The 25-hour vigil began yesterday at noon on the University of Arizona Mall, amidst flickering candles and Holocaust posters blowing over during strong gusts of wind.
The conference, themed "From Tragedy Comes Triumph," is sponsored by the Hillel Foundation.
"I'm pleased to participate in this memorial - it's appropriate for me to participate and pause and remember the victims and their significance for all of humankind," Likins said.
Likins said his speech was impromptu because he wanted to "speak from the heart."
"If a speech is spontaneous, it's seen as being more genuine," he said.
Likins, who is Catholic, gave his short speech before starting the vigil by reading 20 names of Holocaust victims to a crowd of about 30 students.
"By the end of the vigil we will have had a couple hundred students reading more than 20,000 names," vigil coordinator Brad Shank said. "We want to have remembrance in their minds so that nothing like this ever happens again."
Hillel's Conference on the Holocaust is held as a reminder of one of history's darkest moments, and to help prevent future acts of genocide, Shank said.

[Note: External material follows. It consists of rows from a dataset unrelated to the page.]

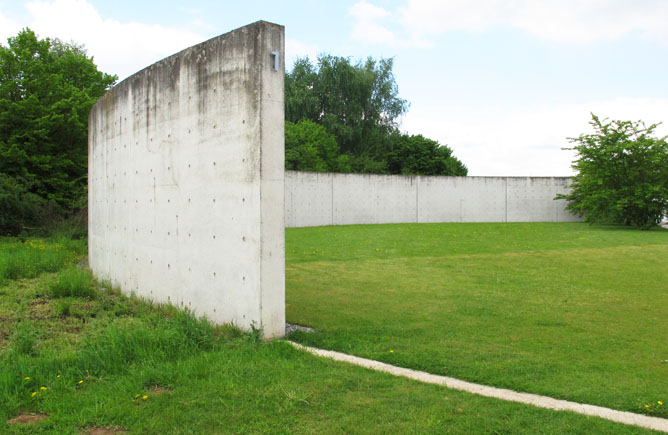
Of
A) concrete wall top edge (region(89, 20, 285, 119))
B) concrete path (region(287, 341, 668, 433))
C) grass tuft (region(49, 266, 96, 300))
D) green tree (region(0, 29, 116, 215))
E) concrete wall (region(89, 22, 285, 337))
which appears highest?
green tree (region(0, 29, 116, 215))

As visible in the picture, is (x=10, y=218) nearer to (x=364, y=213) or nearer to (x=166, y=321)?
(x=166, y=321)

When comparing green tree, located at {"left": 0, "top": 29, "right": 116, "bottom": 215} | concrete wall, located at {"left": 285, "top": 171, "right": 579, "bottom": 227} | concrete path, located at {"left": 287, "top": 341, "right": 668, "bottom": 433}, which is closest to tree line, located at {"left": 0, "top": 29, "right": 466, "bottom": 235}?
green tree, located at {"left": 0, "top": 29, "right": 116, "bottom": 215}

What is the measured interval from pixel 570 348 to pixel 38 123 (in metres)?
25.7

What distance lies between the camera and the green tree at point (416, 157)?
44.8 meters

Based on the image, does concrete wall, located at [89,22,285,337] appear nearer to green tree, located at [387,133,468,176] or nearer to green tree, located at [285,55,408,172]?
green tree, located at [285,55,408,172]

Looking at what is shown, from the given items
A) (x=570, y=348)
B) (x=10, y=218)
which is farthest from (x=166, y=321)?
(x=10, y=218)

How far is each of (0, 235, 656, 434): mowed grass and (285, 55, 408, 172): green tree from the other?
126 feet

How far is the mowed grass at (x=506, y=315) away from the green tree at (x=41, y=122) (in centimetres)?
1667

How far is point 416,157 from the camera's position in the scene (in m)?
45.2

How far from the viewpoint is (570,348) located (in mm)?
5379

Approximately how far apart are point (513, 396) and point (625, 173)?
2442 cm

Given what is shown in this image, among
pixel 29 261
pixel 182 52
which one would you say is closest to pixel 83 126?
pixel 29 261

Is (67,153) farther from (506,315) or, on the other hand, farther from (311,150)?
(506,315)

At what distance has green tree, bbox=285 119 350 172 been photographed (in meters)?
36.6
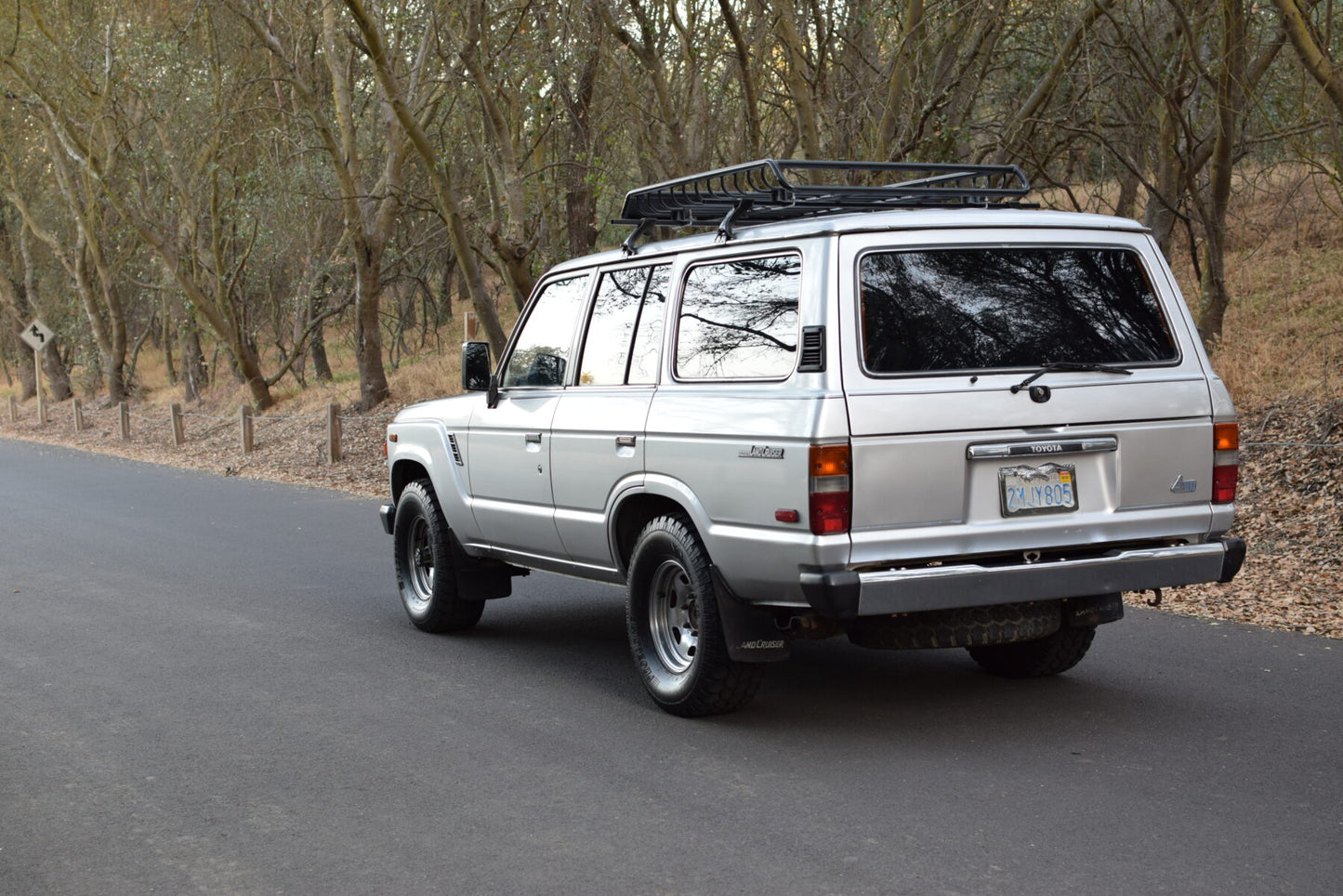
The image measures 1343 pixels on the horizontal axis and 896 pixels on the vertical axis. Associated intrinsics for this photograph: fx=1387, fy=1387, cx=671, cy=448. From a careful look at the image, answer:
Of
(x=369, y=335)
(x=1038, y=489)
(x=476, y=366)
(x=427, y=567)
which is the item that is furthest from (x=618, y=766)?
(x=369, y=335)

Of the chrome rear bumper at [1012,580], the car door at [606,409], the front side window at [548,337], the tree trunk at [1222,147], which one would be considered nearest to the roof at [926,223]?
the car door at [606,409]

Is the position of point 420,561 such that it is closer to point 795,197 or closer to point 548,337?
point 548,337

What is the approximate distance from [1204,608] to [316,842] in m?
5.86

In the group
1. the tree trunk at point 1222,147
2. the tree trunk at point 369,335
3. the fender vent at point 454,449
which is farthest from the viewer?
the tree trunk at point 369,335

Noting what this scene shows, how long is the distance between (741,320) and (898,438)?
1.03m

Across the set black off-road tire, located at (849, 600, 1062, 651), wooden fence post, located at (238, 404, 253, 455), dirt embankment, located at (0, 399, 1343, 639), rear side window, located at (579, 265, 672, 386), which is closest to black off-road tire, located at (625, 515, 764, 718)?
black off-road tire, located at (849, 600, 1062, 651)

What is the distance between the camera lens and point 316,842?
4.77m

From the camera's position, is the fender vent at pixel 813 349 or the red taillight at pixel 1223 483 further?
the red taillight at pixel 1223 483

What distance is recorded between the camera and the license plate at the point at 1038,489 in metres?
5.57

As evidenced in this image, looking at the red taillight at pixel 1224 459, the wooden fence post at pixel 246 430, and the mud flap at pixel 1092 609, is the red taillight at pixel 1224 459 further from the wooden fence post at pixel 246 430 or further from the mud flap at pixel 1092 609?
the wooden fence post at pixel 246 430

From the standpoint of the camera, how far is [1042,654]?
6.70 m

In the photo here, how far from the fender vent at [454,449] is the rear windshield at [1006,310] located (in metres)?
3.29

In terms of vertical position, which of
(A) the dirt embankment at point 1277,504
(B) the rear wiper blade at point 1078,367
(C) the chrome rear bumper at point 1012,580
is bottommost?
(A) the dirt embankment at point 1277,504

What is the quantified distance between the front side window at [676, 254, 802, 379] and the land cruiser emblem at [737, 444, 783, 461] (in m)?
0.33
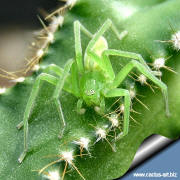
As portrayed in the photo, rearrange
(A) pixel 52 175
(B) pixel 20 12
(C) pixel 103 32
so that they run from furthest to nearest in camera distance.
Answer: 1. (B) pixel 20 12
2. (C) pixel 103 32
3. (A) pixel 52 175

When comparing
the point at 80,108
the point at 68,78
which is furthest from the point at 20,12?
the point at 80,108

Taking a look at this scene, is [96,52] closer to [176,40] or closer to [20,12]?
[176,40]

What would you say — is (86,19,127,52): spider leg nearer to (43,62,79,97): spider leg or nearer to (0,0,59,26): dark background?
(43,62,79,97): spider leg

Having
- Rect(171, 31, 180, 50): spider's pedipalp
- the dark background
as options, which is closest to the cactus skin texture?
Rect(171, 31, 180, 50): spider's pedipalp

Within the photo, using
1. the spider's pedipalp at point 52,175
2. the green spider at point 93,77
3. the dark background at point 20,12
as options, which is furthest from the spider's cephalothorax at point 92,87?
the dark background at point 20,12

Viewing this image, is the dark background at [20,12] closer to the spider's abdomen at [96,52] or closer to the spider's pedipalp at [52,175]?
the spider's abdomen at [96,52]

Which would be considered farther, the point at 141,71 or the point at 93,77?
the point at 93,77

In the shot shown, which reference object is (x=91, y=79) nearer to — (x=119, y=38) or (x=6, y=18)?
(x=119, y=38)

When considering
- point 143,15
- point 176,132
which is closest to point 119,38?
point 143,15
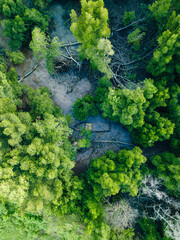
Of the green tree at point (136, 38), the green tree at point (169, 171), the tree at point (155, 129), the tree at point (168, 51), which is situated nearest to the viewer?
the tree at point (168, 51)

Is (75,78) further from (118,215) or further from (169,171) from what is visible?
(118,215)

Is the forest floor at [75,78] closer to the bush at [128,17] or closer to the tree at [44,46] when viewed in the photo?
the bush at [128,17]

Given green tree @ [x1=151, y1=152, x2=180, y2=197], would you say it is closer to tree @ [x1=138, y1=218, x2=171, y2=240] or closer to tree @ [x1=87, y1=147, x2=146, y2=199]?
tree @ [x1=87, y1=147, x2=146, y2=199]

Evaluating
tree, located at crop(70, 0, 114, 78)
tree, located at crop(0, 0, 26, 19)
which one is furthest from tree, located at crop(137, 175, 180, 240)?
tree, located at crop(0, 0, 26, 19)

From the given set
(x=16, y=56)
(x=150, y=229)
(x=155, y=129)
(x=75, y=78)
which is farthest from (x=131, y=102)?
(x=16, y=56)

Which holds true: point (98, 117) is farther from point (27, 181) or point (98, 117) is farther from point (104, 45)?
point (27, 181)

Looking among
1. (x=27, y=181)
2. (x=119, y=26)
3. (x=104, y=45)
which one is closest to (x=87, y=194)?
(x=27, y=181)

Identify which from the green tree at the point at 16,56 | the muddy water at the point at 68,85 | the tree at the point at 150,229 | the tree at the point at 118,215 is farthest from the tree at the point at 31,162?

"When I see this, I hope that the mistakes of the past will not repeat themselves," said Abraham Galadima, a soil and water sciences graduate student.
Likins said that the Holocaust was "symbolic of behavior that sullies us all, scars us all and diminishes us all."
Shank, a history sophomore, said that the University of Arizona campus does not have a problem with anti-Semitism.
"We're lucky to have a diverse campus that is allowing of different people," he said.
"It's sad that the American government and the governments around the world allowed the Holocaust to happen," Shank said. "(The Conference) makes me hope that something like this cannot happen again."
The Holocaust victims were not limited to Jews - Poles, Russians, gays and lesbians, gypsies, Jehovah's Witnesses and the incurably sick were also persecuted during Adolf Hilter's Nazi regime.
"This is about educating people on what's happening in different religions and cultures," said Michael Benveniste, a political science junior. "It indirectly makes the campus open for effective communication."
Despite predictions that storms will hit Tucson with more hard rain and wind, the vigil will continue until 1 p.m. today.
"I have a tent and a space heater. We're staying out," Shank said.